Now Riton isn’t exactly a household name, but I’ve seen their scopes around. I was as eager to test their glass. I’m usually not much of an illuminated reticle guy, but considering the caliber and the possible uses of this firearm – Cape buffalo, which are a black target in the shadows, or perhaps a leopard at last light, or even black bear – I thought it’d be fitting.

Off to the Bench

The .375 H&H Magnum has the reputation it does for very good reasons. It is, in the opinion of this author, the single most useful cartridge ever developed. It was designed to use bullets weighing between 235 grains and 300 grains, all at respectable velocities. With a good spitzer bullet, the .375 H&H will mimic the trajectory curve of the .30-’06 out to any sane hunting range.
It will do so with considerably more horsepower. Modern bullet developments have done nothing but augment the capabilities of the cartridge, including monometal designs, and commercial heavyweight offerings up to 350 grains. I grabbed a pretty diverse selection of factory ammunition for testing, wired up the ol’ Oehler 35P, and headed to work.

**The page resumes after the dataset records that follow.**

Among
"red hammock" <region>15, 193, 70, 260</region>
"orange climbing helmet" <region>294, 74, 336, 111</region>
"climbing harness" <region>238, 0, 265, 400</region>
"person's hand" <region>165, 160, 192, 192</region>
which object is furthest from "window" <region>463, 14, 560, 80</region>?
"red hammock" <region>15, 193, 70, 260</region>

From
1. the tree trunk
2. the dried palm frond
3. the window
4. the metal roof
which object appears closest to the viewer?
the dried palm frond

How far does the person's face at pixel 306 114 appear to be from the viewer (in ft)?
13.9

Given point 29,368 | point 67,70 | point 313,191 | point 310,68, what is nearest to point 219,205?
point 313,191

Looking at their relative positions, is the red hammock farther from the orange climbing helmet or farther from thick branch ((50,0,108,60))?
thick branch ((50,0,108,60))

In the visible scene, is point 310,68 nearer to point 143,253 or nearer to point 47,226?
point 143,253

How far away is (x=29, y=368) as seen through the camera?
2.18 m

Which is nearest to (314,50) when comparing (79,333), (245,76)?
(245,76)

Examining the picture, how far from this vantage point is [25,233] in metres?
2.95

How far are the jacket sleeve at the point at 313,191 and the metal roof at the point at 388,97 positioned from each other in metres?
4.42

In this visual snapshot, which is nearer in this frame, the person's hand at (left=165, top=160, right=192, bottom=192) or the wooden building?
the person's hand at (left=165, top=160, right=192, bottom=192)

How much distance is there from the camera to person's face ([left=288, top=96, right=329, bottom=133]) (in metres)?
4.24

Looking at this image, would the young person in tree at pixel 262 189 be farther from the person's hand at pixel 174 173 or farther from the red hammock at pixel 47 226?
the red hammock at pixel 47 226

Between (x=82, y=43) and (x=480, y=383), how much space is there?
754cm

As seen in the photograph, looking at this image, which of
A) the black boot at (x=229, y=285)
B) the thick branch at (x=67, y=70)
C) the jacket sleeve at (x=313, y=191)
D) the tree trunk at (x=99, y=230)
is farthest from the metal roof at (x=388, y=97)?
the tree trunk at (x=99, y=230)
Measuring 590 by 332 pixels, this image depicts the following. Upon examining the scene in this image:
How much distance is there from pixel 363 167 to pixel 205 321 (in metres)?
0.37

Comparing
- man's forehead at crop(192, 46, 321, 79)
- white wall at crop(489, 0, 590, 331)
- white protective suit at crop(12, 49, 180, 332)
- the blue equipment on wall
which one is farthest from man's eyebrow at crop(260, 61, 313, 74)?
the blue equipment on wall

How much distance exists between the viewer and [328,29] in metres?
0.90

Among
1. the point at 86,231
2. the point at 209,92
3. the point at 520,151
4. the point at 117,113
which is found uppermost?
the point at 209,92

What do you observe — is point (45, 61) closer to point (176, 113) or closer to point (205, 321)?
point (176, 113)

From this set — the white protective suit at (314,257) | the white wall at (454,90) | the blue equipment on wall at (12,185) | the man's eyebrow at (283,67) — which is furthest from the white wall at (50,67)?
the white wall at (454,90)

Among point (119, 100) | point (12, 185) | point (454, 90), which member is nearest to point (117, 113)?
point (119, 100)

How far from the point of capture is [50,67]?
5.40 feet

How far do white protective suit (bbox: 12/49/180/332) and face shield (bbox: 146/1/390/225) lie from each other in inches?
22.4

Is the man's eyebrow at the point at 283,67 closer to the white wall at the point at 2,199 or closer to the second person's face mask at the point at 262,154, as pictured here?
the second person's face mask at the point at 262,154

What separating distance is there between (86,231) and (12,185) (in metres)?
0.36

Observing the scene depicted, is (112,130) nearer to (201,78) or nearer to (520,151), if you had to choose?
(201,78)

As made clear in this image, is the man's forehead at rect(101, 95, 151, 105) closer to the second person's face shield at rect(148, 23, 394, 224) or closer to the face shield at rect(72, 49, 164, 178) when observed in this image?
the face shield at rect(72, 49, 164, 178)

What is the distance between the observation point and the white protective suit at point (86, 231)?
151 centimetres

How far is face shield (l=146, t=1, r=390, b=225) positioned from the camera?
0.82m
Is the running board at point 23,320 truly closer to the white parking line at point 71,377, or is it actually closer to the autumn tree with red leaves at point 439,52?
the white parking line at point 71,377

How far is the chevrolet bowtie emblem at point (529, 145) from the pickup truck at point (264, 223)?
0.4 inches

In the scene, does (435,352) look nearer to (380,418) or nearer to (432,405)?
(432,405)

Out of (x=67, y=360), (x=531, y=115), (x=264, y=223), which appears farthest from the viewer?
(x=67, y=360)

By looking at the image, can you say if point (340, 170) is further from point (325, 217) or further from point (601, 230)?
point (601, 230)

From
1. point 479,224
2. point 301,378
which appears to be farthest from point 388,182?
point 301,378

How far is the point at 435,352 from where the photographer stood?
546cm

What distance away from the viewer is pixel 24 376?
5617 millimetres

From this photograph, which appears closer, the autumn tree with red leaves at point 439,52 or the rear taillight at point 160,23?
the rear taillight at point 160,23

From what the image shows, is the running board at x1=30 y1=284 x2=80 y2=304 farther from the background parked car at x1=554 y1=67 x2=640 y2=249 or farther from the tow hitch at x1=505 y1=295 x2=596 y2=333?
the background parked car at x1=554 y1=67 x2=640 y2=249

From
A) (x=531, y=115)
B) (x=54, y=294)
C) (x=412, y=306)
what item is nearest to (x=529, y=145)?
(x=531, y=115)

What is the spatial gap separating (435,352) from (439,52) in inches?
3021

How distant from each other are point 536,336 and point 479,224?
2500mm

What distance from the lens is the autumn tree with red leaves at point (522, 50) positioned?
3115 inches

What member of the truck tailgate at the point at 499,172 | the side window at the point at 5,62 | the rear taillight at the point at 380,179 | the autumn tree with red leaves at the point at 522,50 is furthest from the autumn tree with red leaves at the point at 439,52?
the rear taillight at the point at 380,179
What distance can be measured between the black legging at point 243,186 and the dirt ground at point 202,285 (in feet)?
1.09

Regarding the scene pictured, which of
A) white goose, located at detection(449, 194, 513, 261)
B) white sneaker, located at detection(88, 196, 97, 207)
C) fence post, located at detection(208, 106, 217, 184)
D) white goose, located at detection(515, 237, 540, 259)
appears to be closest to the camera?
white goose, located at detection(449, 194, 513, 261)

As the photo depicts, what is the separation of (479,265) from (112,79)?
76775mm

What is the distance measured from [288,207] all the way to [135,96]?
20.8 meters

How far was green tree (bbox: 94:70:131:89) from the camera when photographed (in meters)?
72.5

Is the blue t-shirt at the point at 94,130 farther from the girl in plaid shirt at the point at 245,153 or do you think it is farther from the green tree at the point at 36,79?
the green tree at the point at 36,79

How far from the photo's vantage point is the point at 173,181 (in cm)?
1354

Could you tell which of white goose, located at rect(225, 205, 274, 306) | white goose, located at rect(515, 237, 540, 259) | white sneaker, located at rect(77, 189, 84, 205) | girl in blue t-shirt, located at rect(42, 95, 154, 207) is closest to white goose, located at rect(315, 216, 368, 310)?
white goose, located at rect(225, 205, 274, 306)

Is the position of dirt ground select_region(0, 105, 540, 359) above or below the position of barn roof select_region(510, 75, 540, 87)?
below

For testing, I chose the Nosler Custom with 260-grain AccuBonds, the Federal Cape Shok Premium Safari with 300-grain Trophy Bonded Bear Claws, Norma American PH with the 300-grain Oryx bullets, and the Norma African PH ammunition with 350-grain Woodleigh soft points and full metal jacket bullets.
This covers a pretty broad spectrum of hunting situations, from plains game, elk or moose out to 300 yards. It could go even more with the 260s, general hunting with a .375 with the 300 grainers. The pair of Woodleighs would be absolutely perfect for hippo, buffalo and elephant. Well, it turns out this CZ 550 is a shooter.
First, all the ammunition both fed and extracted perfectly, a very important point for a dangerous game rifle. Even unfired ammunition cycled out of the rifle without issue, which is something all hunters should check in their rifle, should you have a misfire that needs to be cleared quickly. Recoil was more than manageable, and I’ll attribute that to a rifle on the heavier side of average and a well-proportioned stock.